--- SUPPLIED ENTRIES Enclosed Below ---
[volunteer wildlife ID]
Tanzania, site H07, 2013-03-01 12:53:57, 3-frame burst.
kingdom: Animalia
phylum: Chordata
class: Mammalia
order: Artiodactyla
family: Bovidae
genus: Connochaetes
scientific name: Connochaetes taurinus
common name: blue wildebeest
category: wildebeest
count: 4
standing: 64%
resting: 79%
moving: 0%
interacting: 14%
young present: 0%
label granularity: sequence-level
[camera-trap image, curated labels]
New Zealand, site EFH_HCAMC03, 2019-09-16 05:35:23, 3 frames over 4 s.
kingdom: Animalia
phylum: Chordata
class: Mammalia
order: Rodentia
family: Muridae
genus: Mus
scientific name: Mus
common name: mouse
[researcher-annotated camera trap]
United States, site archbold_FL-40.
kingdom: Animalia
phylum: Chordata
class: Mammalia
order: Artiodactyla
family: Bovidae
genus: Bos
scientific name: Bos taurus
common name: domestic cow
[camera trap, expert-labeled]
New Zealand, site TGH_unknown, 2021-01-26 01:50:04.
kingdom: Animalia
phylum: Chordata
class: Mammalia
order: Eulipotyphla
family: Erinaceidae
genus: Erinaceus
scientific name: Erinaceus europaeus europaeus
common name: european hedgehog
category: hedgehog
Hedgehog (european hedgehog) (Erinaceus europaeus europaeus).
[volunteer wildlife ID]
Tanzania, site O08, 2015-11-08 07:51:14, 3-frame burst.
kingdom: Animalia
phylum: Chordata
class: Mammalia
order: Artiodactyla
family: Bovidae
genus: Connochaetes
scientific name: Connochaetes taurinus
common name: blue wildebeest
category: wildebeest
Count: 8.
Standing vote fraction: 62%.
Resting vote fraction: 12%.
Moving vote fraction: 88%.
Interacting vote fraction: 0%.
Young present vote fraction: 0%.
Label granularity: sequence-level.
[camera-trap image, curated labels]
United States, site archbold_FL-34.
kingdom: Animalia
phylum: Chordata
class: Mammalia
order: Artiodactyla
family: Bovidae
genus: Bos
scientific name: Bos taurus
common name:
--- End of Enclosed SUPPLIED ENTRIES ---
▶ PROBLEM STATEMENT
Exact repetition of every record is required.

▶ ANSWER TO THE EXERCISE
[volunteer wildlife ID]
Tanzania, site H07, 2013-03-01 12:53:57, 3-frame burst.
kingdom: Animalia
phylum: Chordata
class: Mammalia
order: Artiodactyla
family: Bovidae
genus: Connochaetes
scientific name: Connochaetes taurinus
common name: blue wildebeest
category: wildebeest
count: 4
standing: 64%
resting: 79%
moving: 0%
interacting: 14%
young present: 0%
label granularity: sequence-level
[camera-trap image, curated labels]
New Zealand, site EFH_HCAMC03, 2019-09-16 05:35:23, 3 frames over 4 s.
kingdom: Animalia
phylum: Chordata
class: Mammalia
order: Rodentia
family: Muridae
genus: Mus
scientific name: Mus
common name: mouse
[researcher-annotated camera trap]
United States, site archbold_FL-40.
kingdom: Animalia
phylum: Chordata
class: Mammalia
order: Artiodactyla
family: Bovidae
genus: Bos
scientific name: Bos taurus
common name: domestic cow
[camera trap, expert-labeled]
New Zealand, site TGH_unknown, 2021-01-26 01:50:04.
kingdom: Animalia
phylum: Chordata
class: Mammalia
order: Eulipotyphla
family: Erinaceidae
genus: Erinaceus
scientific name: Erinaceus europaeus europaeus
common name: european hedgehog
category: hedgehog
Hedgehog (european hedgehog) (Erinaceus europaeus europaeus).
[volunteer wildlife ID]
Tanzania, site O08, 2015-11-08 07:51:14, 3-frame burst.
kingdom: Animalia
phylum: Chordata
class: Mammalia
order: Artiodactyla
family: Bovidae
genus: Connochaetes
scientific name: Connochaetes taurinus
common name: blue wildebeest
category: wildebeest
Count: 8.
Standing vote fraction: 62%.
Resting vote fraction: 12%.
Moving vote fraction: 88%.
Interacting vote fraction: 0%.
Young present vote fraction: 0%.
Label granularity: sequence-level.
[camera-trap image, curated labels]
United States, site archbold_FL-34.
kingdom: Animalia
phylum: Chordata
class: Mammalia
order: Artiodactyla
family: Bovidae
genus: Bos
scientific name: Bos taurus
common name:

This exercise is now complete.